Debugging under secure runtimes. strace inside a gVisor pod does not produce standard ptrace output — the Sentry intercepts ptrace. perf inside a Kata pod profiles the guest kernel, not the host kernel. Some APM tools inject LD_PRELOAD hooks that interact strangely with gVisor’s loader implementation. Verify that your observability stack works correctly in each runtime before relying on it for production debugging.
Failure Modes
Not enforcing RuntimeClass via admission control. A RuntimeClass in the cluster and a deployment guide telling developers to use it is not enforcement. A developer who omits runtimeClassName from their pod spec gets runc — silently, without any warning. Every pod in your regulated namespaces that reaches production without a RuntimeClass field is running on the shared kernel. The Kyverno policy in section 3 above (or an equivalent OPA Gatekeeper constraint) is mandatory, not optional. Audit existing pods for compliance:
kubectl get pods -A -o json | jq -r '
.items[] |
select(.metadata.namespace | test("payments|secrets|regulated|pci-scope")) |
select(.spec.runtimeClassName == null or .spec.runtimeClassName == "") |
"\(.metadata.namespace)/\(.metadata.name): runtimeClassName not set (running runc)"'
Assuming gVisor is invulnerable. gVisor has its own CVEs. CVE-2020-10890 was a sandbox escape via a socket handling bug in the Sentry. CVE-2021-22555’s netfilter variant affected gVisor’s netfilter implementation. Treat gVisor like any other security-critical component: subscribe to gVisor’s security advisories, patch on a defined SLA, and do not treat “running gVisor” as a substitute for patching the host kernel. The host kernel still runs; host processes still use it; a host kernel exploit that doesn’t go through container syscalls is unaffected by gVisor entirely.

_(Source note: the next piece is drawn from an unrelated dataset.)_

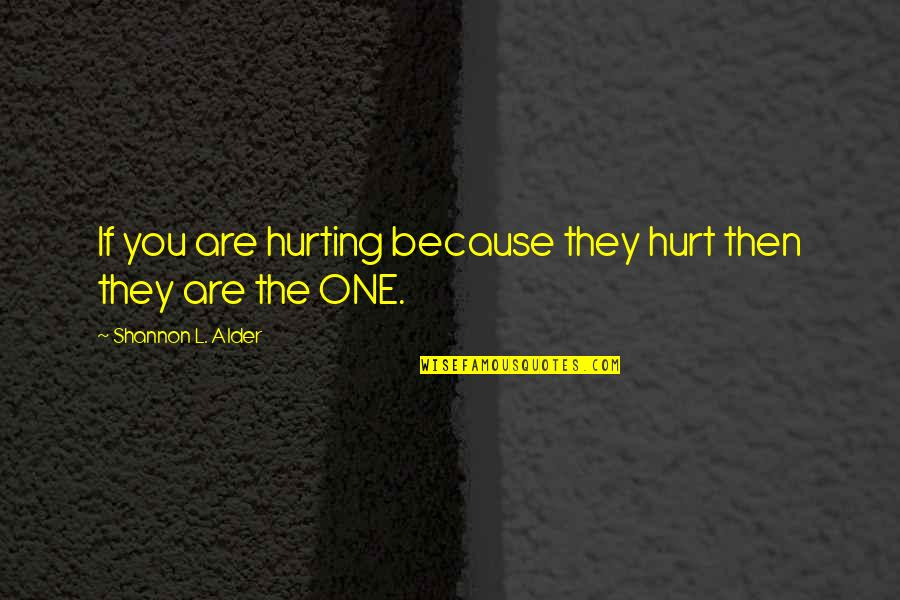 No One Knowing You Quotes By Shannon L. Alder: If you are hurting because they hurt then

Not testing workload compatibility before enforcement. Enforcing a secure RuntimeClass via admission control without first testing workloads against gVisor or Kata will result in production outages. Applications that use syscalls not yet implemented in gVisor will fail at startup with ENOSYS. Applications that rely on /dev/ devices not present in the Kata guest will fail. Run a compatibility test in a lower environment before enforcing: deploy the workload with the target RuntimeClass, exercise all code paths, check for ENOSYS errors or unexpected crashes. Build this into your deployment pipeline as a gate.

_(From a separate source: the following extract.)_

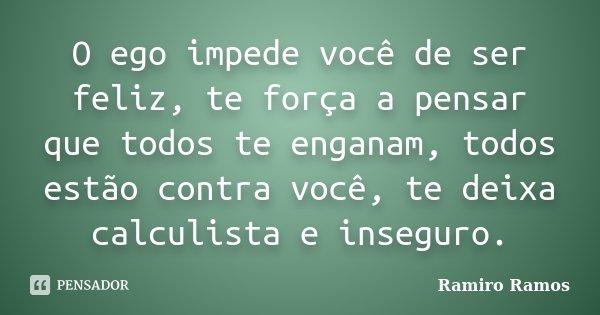 O ego impede você de ser feliz, te força a pensar que todos te enganam, todos estão contra você, te deixa calculista e inseguro.... Frase de Ramiro Ramos.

Using QEMU-based Kata on cloud VMs without nested virtualisation. QEMU requires hardware virtualisation to create VMs. On a cloud VM that does not support nested virtualisation (most standard instance types), QEMU falls back to TCG software emulation. TCG Kata is not a security isolation mechanism — it is a software emulation with no VM boundary enforcement. The fallback is silent: the pod starts, looks correct, and provides no isolation. Always verify that KVM is available on Kata nodes:
# On each candidate Kata node, confirm KVM module is loaded and accessible
kubectl debug node/kata-node-1 -it --image=alpine -- sh -c 'ls /dev/kvm && echo KVM available'
# If this returns "No such file or directory", Kata on this node provides no VM isolation.

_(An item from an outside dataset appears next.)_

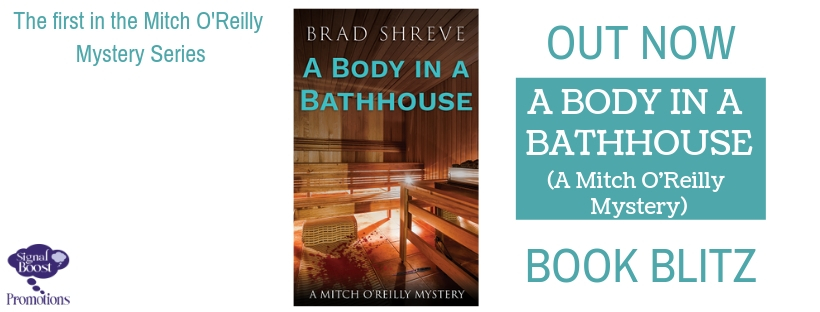 Release Blitz & Giveaway: A Body In A Bathhouse by Brad Shreve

Skipping the guest kernel patch cycle. Kata does not eliminate the need to patch kernels — it means you now maintain two kernels per node type: the host kernel and the Kata guest kernel bundled in the Kata container images. Guest kernel updates ship as new Kata container image releases. Pin Kata to a specific version, yes, but also establish a cadence for updating to new Kata releases that include guest kernel patches. A Kata cluster running a 2022 guest kernel against 2026 CVEs provides VM isolation but not guest kernel safety.